[Start of Attachment]

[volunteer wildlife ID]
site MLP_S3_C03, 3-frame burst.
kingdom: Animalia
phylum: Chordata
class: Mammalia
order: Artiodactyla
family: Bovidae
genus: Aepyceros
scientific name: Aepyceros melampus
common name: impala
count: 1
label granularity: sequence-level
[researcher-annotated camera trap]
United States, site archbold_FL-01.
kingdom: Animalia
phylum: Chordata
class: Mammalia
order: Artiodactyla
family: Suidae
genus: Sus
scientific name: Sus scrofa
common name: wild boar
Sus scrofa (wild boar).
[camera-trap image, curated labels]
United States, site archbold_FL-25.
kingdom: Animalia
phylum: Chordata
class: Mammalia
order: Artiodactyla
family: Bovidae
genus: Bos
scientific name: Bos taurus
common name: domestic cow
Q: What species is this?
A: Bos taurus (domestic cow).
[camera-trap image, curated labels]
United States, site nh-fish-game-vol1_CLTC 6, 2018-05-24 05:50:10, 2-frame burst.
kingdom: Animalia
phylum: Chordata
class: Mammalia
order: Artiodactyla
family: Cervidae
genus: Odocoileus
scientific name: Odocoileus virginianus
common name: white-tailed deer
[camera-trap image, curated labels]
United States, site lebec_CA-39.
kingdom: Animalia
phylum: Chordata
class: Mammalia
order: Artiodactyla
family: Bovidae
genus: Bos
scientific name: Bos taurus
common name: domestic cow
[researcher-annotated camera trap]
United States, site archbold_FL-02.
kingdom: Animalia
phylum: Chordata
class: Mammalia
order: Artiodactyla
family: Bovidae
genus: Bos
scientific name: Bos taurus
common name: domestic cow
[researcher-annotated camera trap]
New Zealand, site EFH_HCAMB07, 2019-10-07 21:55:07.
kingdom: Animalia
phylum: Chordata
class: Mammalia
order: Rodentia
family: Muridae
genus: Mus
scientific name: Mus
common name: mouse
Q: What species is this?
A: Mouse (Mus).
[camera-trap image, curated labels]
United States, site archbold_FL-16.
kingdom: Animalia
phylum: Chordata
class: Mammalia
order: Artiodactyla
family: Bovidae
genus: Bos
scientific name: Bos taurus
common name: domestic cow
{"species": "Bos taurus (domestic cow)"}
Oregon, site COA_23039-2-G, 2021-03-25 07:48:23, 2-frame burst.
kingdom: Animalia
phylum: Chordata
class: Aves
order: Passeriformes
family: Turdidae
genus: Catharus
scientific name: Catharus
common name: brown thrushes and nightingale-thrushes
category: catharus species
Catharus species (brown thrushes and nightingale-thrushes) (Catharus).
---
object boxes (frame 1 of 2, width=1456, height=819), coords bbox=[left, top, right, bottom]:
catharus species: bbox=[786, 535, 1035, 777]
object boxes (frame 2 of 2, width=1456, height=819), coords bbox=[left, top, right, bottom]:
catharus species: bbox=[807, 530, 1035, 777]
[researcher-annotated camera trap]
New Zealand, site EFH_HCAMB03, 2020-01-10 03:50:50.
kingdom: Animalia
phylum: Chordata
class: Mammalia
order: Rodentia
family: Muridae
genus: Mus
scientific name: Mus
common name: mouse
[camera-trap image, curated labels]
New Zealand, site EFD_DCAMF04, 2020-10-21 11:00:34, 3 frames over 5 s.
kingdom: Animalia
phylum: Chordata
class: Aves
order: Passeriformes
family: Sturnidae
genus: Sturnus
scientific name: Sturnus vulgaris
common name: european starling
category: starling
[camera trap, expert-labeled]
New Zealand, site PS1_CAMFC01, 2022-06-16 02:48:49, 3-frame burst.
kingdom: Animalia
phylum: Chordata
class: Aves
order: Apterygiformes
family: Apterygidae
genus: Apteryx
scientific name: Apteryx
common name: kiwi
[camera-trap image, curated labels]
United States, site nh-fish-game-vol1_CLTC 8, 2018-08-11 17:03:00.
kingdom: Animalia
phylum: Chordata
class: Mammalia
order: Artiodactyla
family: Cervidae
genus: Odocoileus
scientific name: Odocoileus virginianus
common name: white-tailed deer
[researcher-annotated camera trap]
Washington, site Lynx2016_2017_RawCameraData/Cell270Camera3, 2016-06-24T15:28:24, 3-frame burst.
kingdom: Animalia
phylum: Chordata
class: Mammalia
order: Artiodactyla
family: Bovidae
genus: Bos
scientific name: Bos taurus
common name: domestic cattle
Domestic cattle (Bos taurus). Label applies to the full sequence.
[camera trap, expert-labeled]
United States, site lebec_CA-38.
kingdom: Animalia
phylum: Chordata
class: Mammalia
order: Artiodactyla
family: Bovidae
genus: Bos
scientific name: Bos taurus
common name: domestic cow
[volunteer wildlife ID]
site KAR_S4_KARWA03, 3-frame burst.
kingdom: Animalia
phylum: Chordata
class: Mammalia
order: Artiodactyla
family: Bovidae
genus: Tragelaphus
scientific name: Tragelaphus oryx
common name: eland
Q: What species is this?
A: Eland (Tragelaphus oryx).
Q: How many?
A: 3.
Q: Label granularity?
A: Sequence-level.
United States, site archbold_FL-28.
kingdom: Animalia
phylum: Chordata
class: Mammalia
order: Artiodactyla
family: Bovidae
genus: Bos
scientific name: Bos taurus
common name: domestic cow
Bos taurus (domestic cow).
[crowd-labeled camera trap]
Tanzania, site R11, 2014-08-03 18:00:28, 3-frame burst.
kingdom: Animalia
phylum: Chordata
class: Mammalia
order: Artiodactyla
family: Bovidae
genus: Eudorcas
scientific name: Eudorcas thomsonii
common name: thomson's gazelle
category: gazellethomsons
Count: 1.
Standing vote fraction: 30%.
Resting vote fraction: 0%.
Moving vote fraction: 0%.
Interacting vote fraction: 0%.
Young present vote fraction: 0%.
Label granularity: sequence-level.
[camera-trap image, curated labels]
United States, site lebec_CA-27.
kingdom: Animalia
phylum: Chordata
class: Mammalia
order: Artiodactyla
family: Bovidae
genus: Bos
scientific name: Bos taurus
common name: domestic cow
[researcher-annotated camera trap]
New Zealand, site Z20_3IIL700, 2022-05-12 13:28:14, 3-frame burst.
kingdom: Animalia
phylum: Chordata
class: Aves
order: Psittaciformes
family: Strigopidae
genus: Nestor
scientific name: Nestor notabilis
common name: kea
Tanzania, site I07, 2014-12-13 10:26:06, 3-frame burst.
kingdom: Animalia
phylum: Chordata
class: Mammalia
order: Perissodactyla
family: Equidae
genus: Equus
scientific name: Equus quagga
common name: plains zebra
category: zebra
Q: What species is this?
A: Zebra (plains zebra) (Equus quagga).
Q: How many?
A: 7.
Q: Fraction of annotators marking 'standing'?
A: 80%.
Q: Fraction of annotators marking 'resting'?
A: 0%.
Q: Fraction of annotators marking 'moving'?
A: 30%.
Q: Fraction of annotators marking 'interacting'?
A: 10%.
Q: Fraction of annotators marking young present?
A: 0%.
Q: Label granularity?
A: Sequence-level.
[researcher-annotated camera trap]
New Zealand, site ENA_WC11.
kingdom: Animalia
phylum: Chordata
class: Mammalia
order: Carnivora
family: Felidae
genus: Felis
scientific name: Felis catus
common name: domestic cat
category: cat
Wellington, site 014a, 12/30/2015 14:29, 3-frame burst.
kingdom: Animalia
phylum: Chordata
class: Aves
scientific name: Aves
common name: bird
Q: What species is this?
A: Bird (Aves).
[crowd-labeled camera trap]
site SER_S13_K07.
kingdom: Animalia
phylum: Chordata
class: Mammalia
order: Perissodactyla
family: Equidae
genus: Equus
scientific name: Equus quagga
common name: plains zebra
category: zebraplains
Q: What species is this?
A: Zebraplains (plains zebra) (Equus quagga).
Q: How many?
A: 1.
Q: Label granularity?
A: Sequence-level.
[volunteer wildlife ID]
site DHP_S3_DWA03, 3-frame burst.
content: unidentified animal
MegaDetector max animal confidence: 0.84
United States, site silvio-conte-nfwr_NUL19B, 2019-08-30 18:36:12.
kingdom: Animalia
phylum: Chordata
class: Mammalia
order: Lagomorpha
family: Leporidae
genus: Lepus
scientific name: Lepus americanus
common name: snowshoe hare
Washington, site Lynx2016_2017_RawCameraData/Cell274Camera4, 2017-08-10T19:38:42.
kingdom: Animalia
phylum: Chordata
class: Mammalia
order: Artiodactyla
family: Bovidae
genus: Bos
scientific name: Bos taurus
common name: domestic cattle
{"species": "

[End of Attachment]

Only a number is wanted: how many lines of the material include the word "United".

11